Does Hal replace code review?
No. Hal structures coding loops and can leave reviewable state, but a developer should inspect output before merging.
FAQ
Hal does not replace code review. It structures AI coding loops so developers can inspect generated state, diffs, reports, and commits.
Why it matters
No. Hal is designed to leave reviewable state, not to make merge decisions for a developer.
Hal does not replace code review. It structures AI coding loops so developers can inspect requirements, stories, changed files, reports, commits, and archive state before deciding what to merge. The developer still owns correctness, testing, security review, and production judgment.
Hal does not replace code review. It creates a workflow around AI coding agents so generated work is easier to inspect.
AI coding agents can produce plausible changes that miss product intent, skip edge cases, or modify files outside the expected scope. A structured loop reduces drift, but it does not prove correctness.

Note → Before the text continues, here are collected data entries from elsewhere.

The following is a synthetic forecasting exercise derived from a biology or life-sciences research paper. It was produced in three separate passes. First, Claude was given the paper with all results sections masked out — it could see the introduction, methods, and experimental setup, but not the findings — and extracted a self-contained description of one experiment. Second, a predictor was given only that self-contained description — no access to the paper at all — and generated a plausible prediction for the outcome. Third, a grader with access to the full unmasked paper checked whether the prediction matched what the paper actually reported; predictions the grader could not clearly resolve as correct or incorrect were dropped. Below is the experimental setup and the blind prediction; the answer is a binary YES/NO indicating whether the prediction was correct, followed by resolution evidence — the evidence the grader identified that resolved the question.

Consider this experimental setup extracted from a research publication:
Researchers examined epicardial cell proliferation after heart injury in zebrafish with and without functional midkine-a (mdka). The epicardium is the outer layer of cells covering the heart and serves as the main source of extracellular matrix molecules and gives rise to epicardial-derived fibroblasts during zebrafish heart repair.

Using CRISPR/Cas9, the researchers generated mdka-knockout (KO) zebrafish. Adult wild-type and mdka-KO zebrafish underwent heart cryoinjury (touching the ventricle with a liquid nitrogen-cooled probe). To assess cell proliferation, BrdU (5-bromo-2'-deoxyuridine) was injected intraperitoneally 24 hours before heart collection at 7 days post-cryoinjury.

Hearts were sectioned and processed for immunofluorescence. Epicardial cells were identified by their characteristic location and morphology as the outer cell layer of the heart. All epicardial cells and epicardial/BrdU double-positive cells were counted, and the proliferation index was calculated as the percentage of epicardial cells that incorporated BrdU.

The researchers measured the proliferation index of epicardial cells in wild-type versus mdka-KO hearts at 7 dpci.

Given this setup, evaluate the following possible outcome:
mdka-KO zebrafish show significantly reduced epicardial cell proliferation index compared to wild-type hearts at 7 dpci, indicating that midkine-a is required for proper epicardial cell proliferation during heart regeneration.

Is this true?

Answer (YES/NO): NO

Hal can help preserve the trail around a loop: requirements, stories, runtime state, reports, commits, and archive behavior. Those artifacts make it easier to answer what changed and why.
Do not merge because a loop completed. Merge only after a developer verifies the diff against the PRD and the repository’s standards.
Before adopting Hal, inspect the source repository, current install guide, pricing page, and machine-readable pricing. Do not assume hosted plans, unsupported engines, metrics, or guarantees unless the current source documents them.
Short answers before you put this into an agent workflow.
No. Hal structures coding loops and can leave reviewable state, but a developer should inspect output before merging.
Review the PRD, story status, changed files, commits, reports, tests, and any unresolved acceptance criteria.
Yes. The point is to make agent work bounded and inspectable so review is easier than reading an unstructured chat transcript.
Keep exploring the pieces of a reviewable coding loop.